Wie damals, als sie mit Iggy Azalea „Fancy“ aufnahm, uns mit Icona Pop den ewigen Klassiker „I Love It“ schenkte und als sie – vor über zehn Jahren – kurz nach der Veröffentlichung ihres ersten Albums „True Romance“ mit dem Electro-Rock-Radau-Duo Sleigh Bells durch die Welt zog, um auf ihre Art „Hallo“ zu sagen. Mittlerweile gehört Charlotte Emma Aitchison, wie sie bürgerlich heißt, zu den etabliertesten und erfolgreichsten Frauen im Business, nicht nur als Solokünstlerin, sondern auch hinter den Kulissen als Songwriterin und Produzentin.
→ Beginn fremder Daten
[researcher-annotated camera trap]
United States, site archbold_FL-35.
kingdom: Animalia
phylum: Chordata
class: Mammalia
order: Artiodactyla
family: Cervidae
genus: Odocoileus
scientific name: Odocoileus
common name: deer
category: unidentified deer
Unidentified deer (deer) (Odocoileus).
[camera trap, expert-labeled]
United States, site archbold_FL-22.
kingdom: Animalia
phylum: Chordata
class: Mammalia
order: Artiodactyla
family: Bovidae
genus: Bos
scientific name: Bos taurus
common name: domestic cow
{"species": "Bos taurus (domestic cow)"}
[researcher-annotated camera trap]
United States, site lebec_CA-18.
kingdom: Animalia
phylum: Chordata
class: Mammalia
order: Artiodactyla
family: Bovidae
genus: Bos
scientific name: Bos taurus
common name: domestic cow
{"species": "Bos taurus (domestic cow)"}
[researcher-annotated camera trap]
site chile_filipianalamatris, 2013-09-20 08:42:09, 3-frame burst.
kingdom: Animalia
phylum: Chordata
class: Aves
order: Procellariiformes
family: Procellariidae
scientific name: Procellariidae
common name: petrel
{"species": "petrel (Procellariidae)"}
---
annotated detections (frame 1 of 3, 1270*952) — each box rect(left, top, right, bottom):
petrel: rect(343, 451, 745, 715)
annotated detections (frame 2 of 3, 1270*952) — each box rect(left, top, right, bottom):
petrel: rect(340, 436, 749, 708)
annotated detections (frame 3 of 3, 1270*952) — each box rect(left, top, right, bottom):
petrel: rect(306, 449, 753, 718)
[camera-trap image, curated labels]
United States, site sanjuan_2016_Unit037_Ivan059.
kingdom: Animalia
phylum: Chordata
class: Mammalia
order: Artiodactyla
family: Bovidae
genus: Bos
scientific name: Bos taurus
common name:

Aber ihre Einstellung hat sich über die Jahre anscheinend nicht geändert, nennt Charli ihr neues Album eben doch genau so: „Brat“. Das ergibt allerdings schon Sinn, denn obwohl sie heutzutage so einen hohen Status hat, ist sie weit davon entfernt, zu einer Sia oder Taylor oder gar Beyoncé zu werden: Wenn Queen Bee in den Klub geht, dann strahlt alles in Glitzer und Gold und die besten DJs der Welt legen auf – wenn Charli XCX tanzt, dann in Kellern und leer stehenden Industriehallen zwischen den Weirdos und Ausgestoßenen, um dort zu unbekannten Beats weiß der Himmel was für gottlose Sachen anzustellen. Und genau darum geht es im neuen Album: „Ich bin geboren worden, um Dance Music zu machen“, proklamiert Charli laut und voller Stolz. „Ich bin in den Klubs aufgewachsen.“ Es geht mit den neuen Tracks gewissermaßen zu ihr nach Hause, auch wenn dort mal wieder jemand sauber machen könnte. Aber daran hat irgendwie niemand Interesse, geschweige denn dafür Zeit.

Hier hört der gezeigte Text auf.